Hz. Mevlânâ’nın “Ben o ilâhî gül bahçesinden ancak bir gül getirdim. Anlayana ve önyargısız bakana bu gül o bahçenin vasıflarını anlatmaya yeter.” dediği gibi, elimizdeki bu kitap o gülden bir yaprak getirmek için insanlara bir yaşam kılavuzu, bir yol gösterici olabilecek değerli rubâîlerden hazırlanmıştır. Hz. Pîr “Gül zamanı geçtiyse, gülü gül suyundan ara!” demiş. Biz de bu rubâîler arasından gül kokuları almaya, onun işaret ettiği yöne giderek yolumuzu tayin etmeye çalışmalıyız.
Esin Çelebi Bayru (Hz. Mevlânâ’nın 22. kuşak torunu)
Hz. Mevlânâ’nın rubâîlerinden meydana gelen bu eserde rubâîler hem Türkçe hem İngilizce olarak yer almaktadır. Okuyucu arzu ettiğinde çeviriler arasındaki farklı yorumları değerlendirebilsin diye her rubâî için Abdülbaki Gölpınarlı, Fürûzanfer ve Şefik Can olmak üzere üç kaynak verilmiştir. Bu çalışmanın, pek çok okuyucunun feyiz almasına vesile olmasını dileriz.
***
Although he lived 800 years ago, Mevlânâ Celâleddîn-i Rûmî is known not only in the lands where he lived but also all over the world and his works are widely utilized. What makes Rûmî and his ideas universal, what do people of different religions, cultures and lifestyles find in these verses spoken centuries ago?

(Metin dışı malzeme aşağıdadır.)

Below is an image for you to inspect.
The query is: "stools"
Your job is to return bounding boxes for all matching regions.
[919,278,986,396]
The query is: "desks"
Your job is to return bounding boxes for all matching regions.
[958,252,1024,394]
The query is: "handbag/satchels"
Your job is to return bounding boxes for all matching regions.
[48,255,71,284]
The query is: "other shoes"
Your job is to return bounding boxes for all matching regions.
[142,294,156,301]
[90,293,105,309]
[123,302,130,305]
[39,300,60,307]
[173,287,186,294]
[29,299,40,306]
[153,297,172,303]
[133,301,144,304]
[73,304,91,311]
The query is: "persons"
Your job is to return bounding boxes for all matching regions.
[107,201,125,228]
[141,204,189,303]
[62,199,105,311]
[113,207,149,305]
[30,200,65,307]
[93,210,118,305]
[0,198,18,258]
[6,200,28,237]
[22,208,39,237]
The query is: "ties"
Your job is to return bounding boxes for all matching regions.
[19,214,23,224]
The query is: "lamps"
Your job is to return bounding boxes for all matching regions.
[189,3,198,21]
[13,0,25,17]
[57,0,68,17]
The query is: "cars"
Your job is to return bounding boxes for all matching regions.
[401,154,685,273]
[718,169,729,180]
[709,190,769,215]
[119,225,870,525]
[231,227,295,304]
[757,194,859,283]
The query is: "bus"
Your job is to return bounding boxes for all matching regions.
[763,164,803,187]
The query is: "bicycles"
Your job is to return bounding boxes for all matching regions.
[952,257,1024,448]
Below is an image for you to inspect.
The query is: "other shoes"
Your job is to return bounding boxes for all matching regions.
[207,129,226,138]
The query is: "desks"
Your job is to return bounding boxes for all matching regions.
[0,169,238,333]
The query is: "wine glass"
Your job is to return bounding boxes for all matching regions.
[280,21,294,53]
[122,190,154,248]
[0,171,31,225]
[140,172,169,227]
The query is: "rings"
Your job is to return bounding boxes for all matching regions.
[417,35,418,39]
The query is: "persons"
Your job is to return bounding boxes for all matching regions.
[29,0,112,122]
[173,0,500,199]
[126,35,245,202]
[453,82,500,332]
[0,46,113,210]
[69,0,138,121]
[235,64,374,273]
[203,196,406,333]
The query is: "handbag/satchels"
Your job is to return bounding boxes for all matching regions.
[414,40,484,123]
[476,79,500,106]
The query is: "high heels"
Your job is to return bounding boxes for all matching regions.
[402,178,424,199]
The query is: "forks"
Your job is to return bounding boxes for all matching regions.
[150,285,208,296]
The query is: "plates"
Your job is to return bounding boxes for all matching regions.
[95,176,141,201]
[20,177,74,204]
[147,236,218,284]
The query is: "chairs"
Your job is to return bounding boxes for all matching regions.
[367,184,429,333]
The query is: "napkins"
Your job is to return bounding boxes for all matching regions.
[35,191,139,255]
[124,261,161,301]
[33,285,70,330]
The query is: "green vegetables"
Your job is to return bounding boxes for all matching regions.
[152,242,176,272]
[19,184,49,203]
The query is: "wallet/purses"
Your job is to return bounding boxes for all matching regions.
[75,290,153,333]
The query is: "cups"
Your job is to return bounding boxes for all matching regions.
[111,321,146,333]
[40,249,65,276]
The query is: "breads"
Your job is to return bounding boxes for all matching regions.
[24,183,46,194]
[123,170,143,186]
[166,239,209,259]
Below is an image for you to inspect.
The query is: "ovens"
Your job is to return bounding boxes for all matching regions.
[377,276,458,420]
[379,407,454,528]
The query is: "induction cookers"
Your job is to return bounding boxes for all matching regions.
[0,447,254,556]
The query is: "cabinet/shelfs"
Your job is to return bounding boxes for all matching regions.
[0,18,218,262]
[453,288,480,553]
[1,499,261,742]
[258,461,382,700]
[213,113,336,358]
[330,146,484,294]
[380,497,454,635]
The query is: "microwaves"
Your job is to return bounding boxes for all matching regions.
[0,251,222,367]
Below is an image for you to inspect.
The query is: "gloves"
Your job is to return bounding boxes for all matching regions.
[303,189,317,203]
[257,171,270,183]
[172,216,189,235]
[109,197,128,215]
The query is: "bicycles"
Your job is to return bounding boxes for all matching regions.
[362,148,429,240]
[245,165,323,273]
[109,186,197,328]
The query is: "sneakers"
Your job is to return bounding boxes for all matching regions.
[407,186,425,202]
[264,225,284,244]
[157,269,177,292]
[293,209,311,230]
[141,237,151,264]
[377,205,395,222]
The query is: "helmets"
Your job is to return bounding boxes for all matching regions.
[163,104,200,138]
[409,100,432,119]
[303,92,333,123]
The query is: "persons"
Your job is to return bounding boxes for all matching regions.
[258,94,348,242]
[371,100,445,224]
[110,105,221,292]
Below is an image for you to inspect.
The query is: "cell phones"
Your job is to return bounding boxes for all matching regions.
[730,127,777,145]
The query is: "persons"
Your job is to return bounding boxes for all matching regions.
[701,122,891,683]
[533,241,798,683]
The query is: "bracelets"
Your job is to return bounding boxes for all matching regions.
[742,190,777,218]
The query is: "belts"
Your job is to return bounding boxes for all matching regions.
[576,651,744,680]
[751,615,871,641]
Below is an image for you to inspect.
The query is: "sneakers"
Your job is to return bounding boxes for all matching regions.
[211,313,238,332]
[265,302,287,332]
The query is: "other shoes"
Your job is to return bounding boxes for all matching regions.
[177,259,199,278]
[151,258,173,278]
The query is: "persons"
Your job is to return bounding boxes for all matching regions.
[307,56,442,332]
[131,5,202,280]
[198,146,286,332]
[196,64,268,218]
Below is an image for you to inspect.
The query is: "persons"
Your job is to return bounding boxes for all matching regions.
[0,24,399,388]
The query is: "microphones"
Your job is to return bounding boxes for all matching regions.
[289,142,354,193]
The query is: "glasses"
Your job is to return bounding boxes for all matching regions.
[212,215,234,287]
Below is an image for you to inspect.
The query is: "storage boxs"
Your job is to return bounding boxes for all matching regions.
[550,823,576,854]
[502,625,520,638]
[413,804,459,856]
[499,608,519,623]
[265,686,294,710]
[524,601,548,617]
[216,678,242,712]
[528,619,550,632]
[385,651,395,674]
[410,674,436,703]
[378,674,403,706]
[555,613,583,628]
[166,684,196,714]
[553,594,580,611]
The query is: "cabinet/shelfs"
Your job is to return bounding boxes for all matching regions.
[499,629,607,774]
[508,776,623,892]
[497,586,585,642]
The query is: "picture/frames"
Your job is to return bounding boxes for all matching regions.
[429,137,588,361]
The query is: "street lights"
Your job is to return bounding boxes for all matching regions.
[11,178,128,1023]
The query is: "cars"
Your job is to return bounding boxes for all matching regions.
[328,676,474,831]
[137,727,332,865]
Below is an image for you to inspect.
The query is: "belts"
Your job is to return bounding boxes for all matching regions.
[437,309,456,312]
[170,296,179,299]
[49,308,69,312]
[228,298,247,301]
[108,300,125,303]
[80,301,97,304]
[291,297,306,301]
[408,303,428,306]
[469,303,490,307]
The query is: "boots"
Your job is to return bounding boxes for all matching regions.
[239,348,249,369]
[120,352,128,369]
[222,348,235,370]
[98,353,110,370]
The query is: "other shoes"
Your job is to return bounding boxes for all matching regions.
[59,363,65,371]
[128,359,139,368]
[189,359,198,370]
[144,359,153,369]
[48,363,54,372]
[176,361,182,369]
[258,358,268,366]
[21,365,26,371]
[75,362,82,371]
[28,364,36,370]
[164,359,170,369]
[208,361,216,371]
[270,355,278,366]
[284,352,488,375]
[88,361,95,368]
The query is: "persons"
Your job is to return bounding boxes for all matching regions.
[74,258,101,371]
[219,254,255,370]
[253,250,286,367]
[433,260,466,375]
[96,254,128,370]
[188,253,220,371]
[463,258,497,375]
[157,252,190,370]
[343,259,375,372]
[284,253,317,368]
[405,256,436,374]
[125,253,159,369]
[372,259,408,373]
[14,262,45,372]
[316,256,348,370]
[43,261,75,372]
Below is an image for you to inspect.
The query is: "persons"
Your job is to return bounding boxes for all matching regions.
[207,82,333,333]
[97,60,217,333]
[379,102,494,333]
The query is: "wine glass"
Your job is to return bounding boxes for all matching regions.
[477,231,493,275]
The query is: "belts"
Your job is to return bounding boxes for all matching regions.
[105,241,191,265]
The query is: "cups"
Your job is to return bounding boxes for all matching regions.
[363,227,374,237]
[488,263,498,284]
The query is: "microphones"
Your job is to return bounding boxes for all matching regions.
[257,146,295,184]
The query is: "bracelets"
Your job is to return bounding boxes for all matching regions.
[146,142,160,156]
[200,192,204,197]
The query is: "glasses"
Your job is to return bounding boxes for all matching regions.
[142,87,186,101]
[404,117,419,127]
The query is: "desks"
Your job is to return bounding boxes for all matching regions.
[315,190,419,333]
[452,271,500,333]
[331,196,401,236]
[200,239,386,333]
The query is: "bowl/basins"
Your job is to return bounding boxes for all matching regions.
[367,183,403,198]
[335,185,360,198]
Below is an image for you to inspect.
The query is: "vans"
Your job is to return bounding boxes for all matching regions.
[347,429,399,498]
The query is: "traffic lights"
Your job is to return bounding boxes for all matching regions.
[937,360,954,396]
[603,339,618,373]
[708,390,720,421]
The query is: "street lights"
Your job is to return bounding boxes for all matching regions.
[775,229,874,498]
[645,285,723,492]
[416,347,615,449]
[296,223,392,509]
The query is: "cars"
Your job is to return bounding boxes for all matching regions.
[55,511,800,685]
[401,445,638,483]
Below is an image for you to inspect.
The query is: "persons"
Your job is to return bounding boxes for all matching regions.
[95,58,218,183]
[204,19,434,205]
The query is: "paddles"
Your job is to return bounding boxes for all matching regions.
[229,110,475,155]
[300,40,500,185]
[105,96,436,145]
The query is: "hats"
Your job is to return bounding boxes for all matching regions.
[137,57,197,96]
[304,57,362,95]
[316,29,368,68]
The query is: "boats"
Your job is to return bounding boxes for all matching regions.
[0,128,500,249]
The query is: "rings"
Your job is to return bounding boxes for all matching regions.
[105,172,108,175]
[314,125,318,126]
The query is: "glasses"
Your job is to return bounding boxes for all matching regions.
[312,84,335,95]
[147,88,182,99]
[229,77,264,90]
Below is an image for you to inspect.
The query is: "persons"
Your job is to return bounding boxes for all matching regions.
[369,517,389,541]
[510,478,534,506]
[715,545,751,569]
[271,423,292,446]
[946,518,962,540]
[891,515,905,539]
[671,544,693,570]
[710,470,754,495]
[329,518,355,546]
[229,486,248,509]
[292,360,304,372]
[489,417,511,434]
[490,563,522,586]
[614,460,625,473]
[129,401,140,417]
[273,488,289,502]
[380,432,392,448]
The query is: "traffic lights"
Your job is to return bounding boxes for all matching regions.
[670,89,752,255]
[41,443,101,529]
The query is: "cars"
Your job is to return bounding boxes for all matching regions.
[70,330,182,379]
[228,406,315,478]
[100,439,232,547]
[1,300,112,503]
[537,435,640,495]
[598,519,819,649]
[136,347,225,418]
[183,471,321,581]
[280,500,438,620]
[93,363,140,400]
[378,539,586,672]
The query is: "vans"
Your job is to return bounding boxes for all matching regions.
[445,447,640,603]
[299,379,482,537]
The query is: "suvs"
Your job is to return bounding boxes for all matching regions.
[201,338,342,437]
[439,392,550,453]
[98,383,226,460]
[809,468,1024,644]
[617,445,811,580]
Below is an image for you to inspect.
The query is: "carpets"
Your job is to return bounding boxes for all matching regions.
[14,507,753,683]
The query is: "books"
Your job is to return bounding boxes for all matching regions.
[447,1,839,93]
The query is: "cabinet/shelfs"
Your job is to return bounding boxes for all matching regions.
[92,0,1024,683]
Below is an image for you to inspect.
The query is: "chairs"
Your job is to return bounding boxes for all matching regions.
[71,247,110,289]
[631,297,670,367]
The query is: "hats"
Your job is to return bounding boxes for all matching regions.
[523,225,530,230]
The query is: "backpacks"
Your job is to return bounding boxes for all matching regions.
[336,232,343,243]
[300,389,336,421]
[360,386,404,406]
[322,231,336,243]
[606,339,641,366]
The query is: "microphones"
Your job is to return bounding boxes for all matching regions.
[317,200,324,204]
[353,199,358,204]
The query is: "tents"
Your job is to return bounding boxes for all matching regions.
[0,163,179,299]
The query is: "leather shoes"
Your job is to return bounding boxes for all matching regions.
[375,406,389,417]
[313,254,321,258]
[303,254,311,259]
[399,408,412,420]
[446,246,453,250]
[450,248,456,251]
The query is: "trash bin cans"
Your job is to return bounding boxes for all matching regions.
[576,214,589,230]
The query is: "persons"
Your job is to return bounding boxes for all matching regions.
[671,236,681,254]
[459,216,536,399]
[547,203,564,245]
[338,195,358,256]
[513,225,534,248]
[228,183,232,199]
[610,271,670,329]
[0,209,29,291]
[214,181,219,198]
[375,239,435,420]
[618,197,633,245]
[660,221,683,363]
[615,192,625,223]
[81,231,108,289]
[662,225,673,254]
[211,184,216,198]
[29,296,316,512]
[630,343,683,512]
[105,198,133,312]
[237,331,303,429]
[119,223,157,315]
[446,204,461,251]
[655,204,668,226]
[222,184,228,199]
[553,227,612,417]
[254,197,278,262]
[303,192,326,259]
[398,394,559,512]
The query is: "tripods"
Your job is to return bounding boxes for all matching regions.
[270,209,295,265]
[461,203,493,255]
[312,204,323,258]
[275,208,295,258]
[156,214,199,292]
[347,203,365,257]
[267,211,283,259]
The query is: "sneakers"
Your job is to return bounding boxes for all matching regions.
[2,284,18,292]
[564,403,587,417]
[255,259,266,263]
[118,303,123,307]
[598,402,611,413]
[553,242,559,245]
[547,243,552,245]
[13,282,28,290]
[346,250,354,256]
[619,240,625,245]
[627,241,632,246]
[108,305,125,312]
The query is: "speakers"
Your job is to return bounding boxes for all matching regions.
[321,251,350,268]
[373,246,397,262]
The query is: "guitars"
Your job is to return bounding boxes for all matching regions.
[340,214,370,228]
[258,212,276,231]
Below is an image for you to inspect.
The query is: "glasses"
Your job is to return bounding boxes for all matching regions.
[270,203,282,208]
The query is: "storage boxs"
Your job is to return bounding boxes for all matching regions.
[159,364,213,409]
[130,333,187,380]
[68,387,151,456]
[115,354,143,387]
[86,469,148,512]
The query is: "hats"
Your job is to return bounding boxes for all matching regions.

As Rûmî said, “I have brought only one rose from that divine rose garden. For those who understand and look without prejudice, this rose is enough to describe the qualities of that garden.” This book has been prepared by valuable rubâîs that can be a life guide and a guide for people in order to bring a leaf from that rose. Rûmî said, “If the time for the rose has passed, look for the rose in rose water!” We should try to smell the fragrance of roses among these rubâîs and determine our path by going in the direction he points out.
Esin Çelebi Bayru (22nd generation granddaughter of Mevlânâ Celâleddîn-i Rûmî)
This work, which consists of rubâîs of Rûmî, includes both Turkish and English translations of the rubâîs. Three sources are given for each rubâî: Abdülbaki Gölpınarlı, Fürûzanfer and Şefik Can, so that the readers can evaluate the different interpretations between the translations if they wish. We hope that this work will be a source of inspiration for many readers.